Excerpts from spatial question data:
────────────────────

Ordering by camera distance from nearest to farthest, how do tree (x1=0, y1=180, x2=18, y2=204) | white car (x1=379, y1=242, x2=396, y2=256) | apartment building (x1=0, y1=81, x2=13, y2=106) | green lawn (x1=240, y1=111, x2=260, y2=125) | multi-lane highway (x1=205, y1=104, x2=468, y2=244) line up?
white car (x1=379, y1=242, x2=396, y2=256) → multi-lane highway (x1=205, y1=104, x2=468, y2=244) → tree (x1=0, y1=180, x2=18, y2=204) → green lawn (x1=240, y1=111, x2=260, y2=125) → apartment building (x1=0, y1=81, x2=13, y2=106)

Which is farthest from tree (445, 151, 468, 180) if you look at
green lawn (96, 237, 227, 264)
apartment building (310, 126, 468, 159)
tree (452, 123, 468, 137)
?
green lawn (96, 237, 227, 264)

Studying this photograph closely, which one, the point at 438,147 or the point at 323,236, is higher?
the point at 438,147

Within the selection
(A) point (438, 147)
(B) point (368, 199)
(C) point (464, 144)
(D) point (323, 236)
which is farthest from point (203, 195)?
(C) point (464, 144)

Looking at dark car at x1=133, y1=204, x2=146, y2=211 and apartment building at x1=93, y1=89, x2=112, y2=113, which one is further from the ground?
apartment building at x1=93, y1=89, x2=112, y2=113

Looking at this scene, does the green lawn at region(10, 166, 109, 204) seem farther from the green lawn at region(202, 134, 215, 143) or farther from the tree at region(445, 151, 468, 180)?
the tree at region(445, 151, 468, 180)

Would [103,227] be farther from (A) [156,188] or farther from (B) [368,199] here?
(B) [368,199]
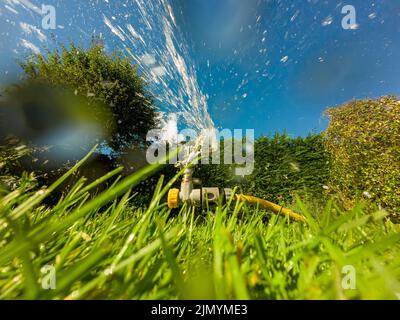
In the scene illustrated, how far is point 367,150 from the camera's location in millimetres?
6113

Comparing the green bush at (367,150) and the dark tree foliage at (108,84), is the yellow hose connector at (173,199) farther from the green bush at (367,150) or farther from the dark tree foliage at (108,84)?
the dark tree foliage at (108,84)

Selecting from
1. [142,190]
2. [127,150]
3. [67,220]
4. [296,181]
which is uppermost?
[127,150]

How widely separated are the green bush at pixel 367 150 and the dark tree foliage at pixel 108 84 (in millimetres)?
8417

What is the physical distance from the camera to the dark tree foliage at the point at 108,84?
30.2ft

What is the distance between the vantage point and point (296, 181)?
794 centimetres

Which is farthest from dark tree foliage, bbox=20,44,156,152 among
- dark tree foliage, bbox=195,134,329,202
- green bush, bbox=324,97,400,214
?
green bush, bbox=324,97,400,214

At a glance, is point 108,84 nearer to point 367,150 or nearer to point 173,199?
point 173,199

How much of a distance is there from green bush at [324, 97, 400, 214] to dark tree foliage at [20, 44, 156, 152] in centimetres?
842

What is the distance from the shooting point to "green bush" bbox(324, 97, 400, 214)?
561 cm

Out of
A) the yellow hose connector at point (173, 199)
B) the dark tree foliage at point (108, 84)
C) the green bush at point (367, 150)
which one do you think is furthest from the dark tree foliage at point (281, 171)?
the yellow hose connector at point (173, 199)

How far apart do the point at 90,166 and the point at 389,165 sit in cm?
1003
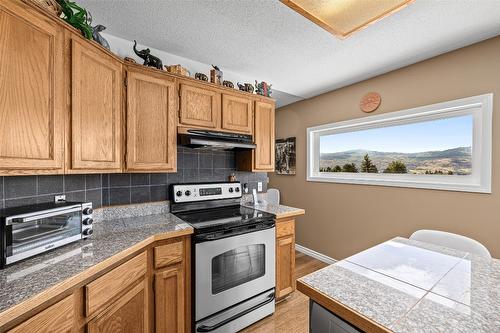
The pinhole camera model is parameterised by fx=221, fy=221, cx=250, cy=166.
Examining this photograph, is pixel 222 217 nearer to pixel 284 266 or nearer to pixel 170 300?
pixel 170 300

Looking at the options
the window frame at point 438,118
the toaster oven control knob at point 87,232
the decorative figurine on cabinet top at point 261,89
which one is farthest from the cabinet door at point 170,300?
the window frame at point 438,118

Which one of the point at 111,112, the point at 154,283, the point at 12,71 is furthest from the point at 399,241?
the point at 12,71

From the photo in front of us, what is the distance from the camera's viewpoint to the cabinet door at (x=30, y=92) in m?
1.02

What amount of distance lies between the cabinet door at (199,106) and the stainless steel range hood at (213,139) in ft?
0.35

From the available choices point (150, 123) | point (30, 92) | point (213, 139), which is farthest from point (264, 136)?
point (30, 92)

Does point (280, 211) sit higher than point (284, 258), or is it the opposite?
point (280, 211)

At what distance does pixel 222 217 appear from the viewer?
201cm

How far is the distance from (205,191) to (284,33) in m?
1.65

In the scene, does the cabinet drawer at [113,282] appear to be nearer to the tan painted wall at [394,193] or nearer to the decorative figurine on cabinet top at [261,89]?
the decorative figurine on cabinet top at [261,89]

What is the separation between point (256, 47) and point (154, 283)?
7.02 ft

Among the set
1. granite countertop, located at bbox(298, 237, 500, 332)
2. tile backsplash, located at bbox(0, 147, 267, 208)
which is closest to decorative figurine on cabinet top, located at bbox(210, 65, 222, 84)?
tile backsplash, located at bbox(0, 147, 267, 208)

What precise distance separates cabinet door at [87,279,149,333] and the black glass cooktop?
0.54 meters

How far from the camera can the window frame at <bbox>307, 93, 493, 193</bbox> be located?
1.91 m

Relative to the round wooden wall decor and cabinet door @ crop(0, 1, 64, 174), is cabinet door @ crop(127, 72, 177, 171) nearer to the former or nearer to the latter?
cabinet door @ crop(0, 1, 64, 174)
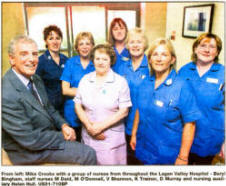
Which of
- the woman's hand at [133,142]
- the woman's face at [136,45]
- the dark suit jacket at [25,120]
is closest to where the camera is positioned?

────────────────────

(Your task)
Write out all of these lines word for word, leaving the pictures out.

(Output of the exercise)
Ordering by camera distance from nearest to farthest, how do tree (x1=0, y1=180, x2=18, y2=204) | white car (x1=379, y1=242, x2=396, y2=256) | apartment building (x1=0, y1=81, x2=13, y2=106) | green lawn (x1=240, y1=111, x2=260, y2=125) | multi-lane highway (x1=205, y1=104, x2=468, y2=244) line up?
white car (x1=379, y1=242, x2=396, y2=256) → multi-lane highway (x1=205, y1=104, x2=468, y2=244) → tree (x1=0, y1=180, x2=18, y2=204) → green lawn (x1=240, y1=111, x2=260, y2=125) → apartment building (x1=0, y1=81, x2=13, y2=106)

Which is farthest from tree (445, 151, 468, 180) if you look at
green lawn (96, 237, 227, 264)
apartment building (310, 126, 468, 159)
tree (452, 123, 468, 137)
?
green lawn (96, 237, 227, 264)

Studying this photograph closely, which one, the point at 438,147 or the point at 323,236, is higher?
the point at 438,147

Within the selection
(A) point (438, 147)
(B) point (368, 199)
(C) point (464, 144)
(D) point (323, 236)
which is farthest from point (203, 195)?
(C) point (464, 144)

Looking at dark car at x1=133, y1=204, x2=146, y2=211 and apartment building at x1=93, y1=89, x2=112, y2=113, which one is further from the ground?
apartment building at x1=93, y1=89, x2=112, y2=113

Looking at this scene, does the green lawn at region(10, 166, 109, 204) seem farther from the green lawn at region(202, 134, 215, 143) or farther from the tree at region(445, 151, 468, 180)?
the tree at region(445, 151, 468, 180)

Would [103,227] be farther from (A) [156,188] or farther from (B) [368,199] here?
(B) [368,199]
In the scene illustrated, how far is point 367,150 from the camera's location in millimetres?
6113

Comparing the green bush at (367,150) and the dark tree foliage at (108,84), is the yellow hose connector at (173,199) farther from the green bush at (367,150) or farther from the dark tree foliage at (108,84)?
the dark tree foliage at (108,84)

Selecting from
1. [142,190]
2. [127,150]
3. [67,220]
4. [296,181]
which is uppermost?
[127,150]

How widely separated are the green bush at pixel 367 150 and the dark tree foliage at pixel 108 84 (in millimetres)?
8417

What is the physical distance from the camera to the dark tree foliage at the point at 108,84?
30.2ft

What is the distance between the vantage point and point (296, 181)?
794 centimetres

Which is farthest from dark tree foliage, bbox=20,44,156,152 among
- dark tree foliage, bbox=195,134,329,202
- green bush, bbox=324,97,400,214
?
green bush, bbox=324,97,400,214

At a glance, is point 108,84 nearer to point 367,150 or nearer to point 173,199?
point 173,199

How much of a distance is there from green bush at [324, 97, 400, 214] to dark tree foliage at [20, 44, 156, 152] in centimetres?
842

What is the distance from the shooting point to "green bush" bbox(324, 97, 400, 214)?
561 cm

Out of
A) the yellow hose connector at point (173, 199)
B) the dark tree foliage at point (108, 84)
C) the green bush at point (367, 150)
which one do you think is furthest from the dark tree foliage at point (281, 171)?
the yellow hose connector at point (173, 199)

How far apart do the point at 90,166 and the point at 389,165 sit in cm?
1003
The pinhole camera model is parameterised by fx=221, fy=221, cx=250, cy=166.
Examining this photograph, is pixel 222 217 nearer to pixel 284 266 or nearer to pixel 170 300?
pixel 170 300

Looking at the options
the window frame at point 438,118
the toaster oven control knob at point 87,232
the decorative figurine on cabinet top at point 261,89
which one is farthest from the cabinet door at point 170,300?
the window frame at point 438,118

Which one of the point at 111,112, the point at 154,283, the point at 12,71 is furthest from the point at 399,241?
the point at 12,71

From the photo in front of us, what is the distance from the camera's viewpoint to the cabinet door at (x=30, y=92) in m?
1.02

What amount of distance lies between the cabinet door at (199,106) and the stainless steel range hood at (213,139) in ft?
0.35

From the available choices point (150, 123) | point (30, 92) | point (213, 139), which is farthest from point (264, 136)?
point (30, 92)

Does point (280, 211) sit higher than point (284, 258), or is it the opposite?
point (280, 211)

At what distance does pixel 222 217 appear from the viewer?
201cm

How far is the distance from (205,191) to (284,33) in m?
1.65

In the scene, does the cabinet drawer at [113,282] appear to be nearer to the tan painted wall at [394,193] or nearer to the decorative figurine on cabinet top at [261,89]?
the decorative figurine on cabinet top at [261,89]

What is the separation between point (256, 47) and point (154, 283)?
7.02 ft

Among the set
1. granite countertop, located at bbox(298, 237, 500, 332)
2. tile backsplash, located at bbox(0, 147, 267, 208)
which is closest to decorative figurine on cabinet top, located at bbox(210, 65, 222, 84)?
tile backsplash, located at bbox(0, 147, 267, 208)

What precise distance separates cabinet door at [87,279,149,333] and the black glass cooktop?
0.54 meters

How far from the camera can the window frame at <bbox>307, 93, 493, 193</bbox> be located?
1.91 m

Relative to the round wooden wall decor and cabinet door @ crop(0, 1, 64, 174), is cabinet door @ crop(127, 72, 177, 171) nearer to the former or nearer to the latter?
cabinet door @ crop(0, 1, 64, 174)
Which of
- the woman's hand at [133,142]
- the woman's face at [136,45]
- the dark suit jacket at [25,120]
is closest to where the camera is positioned?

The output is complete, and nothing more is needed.